Oldenburg

Brandanschlag auf Synagoge: Polizei will Größe des Täters bestimmen

Die Synagoge an der Leo-Trepp-Straße in Oldenburg. Der Brandleck an der Tür ist erkennbar. Foto: picture alliance / Hauke-Christian Dittrich

Nach dem Brandanschlag auf die Synagoge in Oldenburg setzen die Ermittler auf moderne Kriminaltechnik, um den Täter zu finden. Am Donnerstag sei der Tatort an der Synagoge in der Leo-Trepp-Straße durch Spezialisten des Landeskriminalamtes erneut vermessen worden, teilte die Polizei mit. Das lasse Rückschlüsse auf die Größe des Täters zu. Die Ermittler könnten somit den Kreis der Tatverdächtigen weiter eingrenzen. Bisher veröffentlichte Fotos hätten noch nicht zu einer Identifizierung des Täters geführt.

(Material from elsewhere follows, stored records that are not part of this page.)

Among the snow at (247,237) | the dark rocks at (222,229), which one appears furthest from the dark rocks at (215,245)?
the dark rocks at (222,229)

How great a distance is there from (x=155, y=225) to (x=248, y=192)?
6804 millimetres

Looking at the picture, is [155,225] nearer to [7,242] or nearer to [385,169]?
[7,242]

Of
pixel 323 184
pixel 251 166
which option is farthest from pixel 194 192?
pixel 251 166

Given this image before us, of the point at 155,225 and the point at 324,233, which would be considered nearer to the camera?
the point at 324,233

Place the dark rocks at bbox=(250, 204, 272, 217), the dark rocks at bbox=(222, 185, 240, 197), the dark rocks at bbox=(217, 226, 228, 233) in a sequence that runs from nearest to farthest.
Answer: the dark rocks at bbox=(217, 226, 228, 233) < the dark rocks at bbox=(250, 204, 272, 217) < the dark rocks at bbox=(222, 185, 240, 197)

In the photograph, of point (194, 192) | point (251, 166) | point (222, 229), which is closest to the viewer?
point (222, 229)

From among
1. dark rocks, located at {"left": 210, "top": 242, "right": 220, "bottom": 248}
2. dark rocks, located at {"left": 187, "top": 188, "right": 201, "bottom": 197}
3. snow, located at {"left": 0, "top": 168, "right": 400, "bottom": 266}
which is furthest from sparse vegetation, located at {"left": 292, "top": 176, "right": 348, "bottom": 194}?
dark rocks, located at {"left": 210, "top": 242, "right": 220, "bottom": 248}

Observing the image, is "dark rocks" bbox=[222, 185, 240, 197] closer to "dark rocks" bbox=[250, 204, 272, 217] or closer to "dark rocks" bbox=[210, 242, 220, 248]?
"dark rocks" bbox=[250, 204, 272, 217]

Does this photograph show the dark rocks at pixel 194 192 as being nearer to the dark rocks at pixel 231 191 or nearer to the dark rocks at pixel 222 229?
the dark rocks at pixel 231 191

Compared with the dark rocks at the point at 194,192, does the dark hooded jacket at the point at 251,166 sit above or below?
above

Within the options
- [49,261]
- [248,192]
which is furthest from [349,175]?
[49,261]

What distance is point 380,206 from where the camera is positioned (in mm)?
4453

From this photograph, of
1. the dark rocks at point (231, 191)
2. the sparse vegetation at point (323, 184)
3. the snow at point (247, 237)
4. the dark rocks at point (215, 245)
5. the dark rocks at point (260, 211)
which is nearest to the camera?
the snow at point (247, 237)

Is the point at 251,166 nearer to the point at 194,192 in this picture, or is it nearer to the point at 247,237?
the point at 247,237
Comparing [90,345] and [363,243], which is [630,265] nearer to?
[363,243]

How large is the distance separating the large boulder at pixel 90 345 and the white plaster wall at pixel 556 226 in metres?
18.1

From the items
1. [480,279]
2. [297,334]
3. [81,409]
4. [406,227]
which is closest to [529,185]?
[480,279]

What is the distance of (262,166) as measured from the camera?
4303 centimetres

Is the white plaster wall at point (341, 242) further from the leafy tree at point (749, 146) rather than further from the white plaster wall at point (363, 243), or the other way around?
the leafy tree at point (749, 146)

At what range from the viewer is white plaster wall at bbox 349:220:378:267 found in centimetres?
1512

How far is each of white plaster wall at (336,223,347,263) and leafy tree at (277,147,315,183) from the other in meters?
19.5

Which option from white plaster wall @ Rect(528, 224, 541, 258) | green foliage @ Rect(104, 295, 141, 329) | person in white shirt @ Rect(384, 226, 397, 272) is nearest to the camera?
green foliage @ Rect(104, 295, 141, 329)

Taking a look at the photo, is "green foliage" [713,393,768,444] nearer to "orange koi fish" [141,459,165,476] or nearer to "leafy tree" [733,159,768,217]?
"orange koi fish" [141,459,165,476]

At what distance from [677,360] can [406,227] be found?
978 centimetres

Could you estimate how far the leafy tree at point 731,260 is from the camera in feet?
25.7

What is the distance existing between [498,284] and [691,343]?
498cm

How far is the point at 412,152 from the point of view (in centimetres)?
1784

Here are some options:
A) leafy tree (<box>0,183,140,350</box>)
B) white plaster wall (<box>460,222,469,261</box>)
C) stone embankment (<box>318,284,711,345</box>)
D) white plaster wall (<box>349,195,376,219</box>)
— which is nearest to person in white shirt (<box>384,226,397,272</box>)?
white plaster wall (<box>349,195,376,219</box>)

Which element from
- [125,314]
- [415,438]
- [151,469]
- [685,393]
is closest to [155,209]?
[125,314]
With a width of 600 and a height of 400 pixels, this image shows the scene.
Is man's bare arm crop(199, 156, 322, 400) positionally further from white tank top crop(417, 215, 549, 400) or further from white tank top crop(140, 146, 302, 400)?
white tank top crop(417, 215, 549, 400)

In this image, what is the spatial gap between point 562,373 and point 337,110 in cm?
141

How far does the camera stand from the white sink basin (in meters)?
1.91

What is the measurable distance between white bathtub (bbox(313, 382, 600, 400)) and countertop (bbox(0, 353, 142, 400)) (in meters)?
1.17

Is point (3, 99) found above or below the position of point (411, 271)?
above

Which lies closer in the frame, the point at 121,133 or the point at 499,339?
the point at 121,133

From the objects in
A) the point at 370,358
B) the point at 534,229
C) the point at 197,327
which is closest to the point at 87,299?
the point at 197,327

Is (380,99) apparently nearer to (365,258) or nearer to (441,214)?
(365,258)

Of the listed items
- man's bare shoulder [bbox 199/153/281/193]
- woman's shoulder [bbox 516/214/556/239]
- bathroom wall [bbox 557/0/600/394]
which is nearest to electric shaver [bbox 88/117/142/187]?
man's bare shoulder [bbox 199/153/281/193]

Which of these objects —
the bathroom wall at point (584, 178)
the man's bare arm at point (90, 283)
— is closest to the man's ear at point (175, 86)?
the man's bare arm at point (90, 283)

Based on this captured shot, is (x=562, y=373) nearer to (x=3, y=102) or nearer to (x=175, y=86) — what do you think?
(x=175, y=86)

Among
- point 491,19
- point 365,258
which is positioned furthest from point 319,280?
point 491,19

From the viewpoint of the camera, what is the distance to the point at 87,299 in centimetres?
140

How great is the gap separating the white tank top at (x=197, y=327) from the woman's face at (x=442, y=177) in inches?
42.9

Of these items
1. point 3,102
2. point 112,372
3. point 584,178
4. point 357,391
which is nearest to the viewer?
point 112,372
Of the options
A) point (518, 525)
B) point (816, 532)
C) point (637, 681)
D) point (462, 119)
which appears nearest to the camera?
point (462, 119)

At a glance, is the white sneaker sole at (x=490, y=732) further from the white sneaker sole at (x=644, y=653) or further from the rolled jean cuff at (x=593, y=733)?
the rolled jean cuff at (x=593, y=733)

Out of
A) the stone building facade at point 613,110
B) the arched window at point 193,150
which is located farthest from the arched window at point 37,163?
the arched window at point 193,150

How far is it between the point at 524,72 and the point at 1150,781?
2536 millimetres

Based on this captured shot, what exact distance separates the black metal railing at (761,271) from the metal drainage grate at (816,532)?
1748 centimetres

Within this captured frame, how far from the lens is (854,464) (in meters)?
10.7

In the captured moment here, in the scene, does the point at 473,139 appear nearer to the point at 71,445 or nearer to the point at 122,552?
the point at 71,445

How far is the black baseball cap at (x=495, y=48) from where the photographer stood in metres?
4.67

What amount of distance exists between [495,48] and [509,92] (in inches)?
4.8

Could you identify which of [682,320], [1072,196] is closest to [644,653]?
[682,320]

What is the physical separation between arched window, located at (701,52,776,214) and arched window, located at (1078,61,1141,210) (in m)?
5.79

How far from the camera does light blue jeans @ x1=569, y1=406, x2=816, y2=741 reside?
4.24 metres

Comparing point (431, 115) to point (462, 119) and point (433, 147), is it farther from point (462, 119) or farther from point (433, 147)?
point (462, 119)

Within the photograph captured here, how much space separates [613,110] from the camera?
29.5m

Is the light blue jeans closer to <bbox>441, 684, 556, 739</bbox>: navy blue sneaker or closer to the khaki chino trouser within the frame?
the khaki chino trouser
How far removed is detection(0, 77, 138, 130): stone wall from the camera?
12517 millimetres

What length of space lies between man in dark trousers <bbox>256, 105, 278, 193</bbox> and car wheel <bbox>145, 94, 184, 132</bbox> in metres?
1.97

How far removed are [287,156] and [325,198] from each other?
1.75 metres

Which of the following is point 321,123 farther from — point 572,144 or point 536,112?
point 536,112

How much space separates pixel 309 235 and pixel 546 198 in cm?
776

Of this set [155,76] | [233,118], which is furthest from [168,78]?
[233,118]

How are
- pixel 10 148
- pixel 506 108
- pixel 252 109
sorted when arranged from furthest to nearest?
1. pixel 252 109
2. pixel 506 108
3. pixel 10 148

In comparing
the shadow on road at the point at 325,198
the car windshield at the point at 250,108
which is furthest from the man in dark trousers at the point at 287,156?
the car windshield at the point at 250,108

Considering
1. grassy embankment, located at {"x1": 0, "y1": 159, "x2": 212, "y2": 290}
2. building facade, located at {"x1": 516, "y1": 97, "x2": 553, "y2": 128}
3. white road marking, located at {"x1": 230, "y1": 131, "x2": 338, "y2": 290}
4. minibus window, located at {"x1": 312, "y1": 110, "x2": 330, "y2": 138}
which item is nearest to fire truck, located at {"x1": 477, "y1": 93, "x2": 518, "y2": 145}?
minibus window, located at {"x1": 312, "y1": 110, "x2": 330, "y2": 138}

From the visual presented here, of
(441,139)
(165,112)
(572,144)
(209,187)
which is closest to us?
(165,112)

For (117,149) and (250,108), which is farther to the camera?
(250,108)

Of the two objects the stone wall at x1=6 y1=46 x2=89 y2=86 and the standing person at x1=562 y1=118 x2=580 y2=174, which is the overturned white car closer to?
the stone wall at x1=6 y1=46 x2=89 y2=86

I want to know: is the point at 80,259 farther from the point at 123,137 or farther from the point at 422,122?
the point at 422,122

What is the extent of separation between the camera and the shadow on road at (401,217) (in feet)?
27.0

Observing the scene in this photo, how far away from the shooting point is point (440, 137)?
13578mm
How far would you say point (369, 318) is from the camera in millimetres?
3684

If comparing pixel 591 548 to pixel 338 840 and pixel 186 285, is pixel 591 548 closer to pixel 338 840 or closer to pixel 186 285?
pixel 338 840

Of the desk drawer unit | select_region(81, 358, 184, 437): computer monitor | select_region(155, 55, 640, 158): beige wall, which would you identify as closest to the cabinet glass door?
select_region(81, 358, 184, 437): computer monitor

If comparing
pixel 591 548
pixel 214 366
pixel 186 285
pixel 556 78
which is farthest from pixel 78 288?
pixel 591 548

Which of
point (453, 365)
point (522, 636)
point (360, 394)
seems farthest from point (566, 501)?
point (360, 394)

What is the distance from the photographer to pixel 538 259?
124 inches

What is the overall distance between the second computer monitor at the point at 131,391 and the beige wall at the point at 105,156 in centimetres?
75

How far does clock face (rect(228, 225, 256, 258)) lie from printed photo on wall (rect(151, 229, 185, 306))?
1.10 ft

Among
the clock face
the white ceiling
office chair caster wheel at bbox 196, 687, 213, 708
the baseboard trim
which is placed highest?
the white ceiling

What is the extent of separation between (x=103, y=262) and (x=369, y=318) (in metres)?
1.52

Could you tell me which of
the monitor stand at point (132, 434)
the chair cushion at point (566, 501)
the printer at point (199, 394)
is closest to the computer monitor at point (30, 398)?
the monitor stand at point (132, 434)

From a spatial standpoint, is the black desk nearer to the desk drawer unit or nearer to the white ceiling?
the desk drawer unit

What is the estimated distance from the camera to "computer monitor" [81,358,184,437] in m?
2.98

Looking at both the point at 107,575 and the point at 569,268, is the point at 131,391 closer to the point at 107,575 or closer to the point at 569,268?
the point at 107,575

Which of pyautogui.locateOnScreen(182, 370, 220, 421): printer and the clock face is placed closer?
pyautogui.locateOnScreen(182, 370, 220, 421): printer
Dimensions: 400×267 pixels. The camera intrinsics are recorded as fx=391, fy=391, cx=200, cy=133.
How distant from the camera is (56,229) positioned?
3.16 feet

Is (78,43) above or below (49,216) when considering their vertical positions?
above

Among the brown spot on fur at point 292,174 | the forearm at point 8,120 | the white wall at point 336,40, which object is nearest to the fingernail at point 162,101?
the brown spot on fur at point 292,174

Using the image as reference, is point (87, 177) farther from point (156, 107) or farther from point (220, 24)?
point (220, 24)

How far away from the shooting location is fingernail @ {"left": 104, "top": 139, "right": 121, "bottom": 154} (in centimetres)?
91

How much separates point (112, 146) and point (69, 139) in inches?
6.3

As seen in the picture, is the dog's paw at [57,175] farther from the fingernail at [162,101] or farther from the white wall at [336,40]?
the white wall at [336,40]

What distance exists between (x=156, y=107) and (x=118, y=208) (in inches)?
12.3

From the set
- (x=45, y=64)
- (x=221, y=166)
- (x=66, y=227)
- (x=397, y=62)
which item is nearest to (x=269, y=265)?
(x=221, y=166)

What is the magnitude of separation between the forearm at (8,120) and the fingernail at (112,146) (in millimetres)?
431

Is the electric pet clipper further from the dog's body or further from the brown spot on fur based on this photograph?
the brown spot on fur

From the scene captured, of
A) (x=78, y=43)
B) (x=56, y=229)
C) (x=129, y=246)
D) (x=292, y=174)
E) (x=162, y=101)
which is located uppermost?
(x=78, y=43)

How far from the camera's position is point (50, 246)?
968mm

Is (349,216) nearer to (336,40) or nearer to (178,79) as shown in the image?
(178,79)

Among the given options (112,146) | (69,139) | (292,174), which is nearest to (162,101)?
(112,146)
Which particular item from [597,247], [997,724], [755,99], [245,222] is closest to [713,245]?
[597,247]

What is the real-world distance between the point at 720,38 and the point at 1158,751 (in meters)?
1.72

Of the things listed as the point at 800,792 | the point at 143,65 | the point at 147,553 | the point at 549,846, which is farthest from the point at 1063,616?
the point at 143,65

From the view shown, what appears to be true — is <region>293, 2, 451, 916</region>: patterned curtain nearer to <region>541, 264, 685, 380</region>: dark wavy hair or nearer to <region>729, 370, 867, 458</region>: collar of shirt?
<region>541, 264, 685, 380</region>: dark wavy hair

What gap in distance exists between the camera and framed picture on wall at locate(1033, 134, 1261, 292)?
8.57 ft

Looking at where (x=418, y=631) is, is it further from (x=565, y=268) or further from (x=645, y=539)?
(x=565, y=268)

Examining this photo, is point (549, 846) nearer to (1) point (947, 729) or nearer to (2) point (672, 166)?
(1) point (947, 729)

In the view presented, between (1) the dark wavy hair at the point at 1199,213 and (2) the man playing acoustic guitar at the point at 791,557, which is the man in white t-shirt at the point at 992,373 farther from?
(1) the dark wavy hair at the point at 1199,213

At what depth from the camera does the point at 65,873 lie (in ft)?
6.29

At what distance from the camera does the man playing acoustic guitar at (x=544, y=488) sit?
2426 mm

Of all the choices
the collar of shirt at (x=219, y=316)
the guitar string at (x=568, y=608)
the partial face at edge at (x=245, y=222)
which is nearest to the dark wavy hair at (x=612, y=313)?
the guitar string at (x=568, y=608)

Am 5. April hatte den Angaben zufolge in den Mittagsstunden ein bislang unbekannter Täter einen Brandsatz auf die Synagoge geworfen.

Ein Hausmeister-Team eines benachbarten Kulturzentrums entdeckte den Brand und konnte das Feuer schnell löschen, so dass kein weiterer Schaden am Gebäude entstand. Lediglich die Tür wurde beschädigt. Menschen wurden nicht verletzt.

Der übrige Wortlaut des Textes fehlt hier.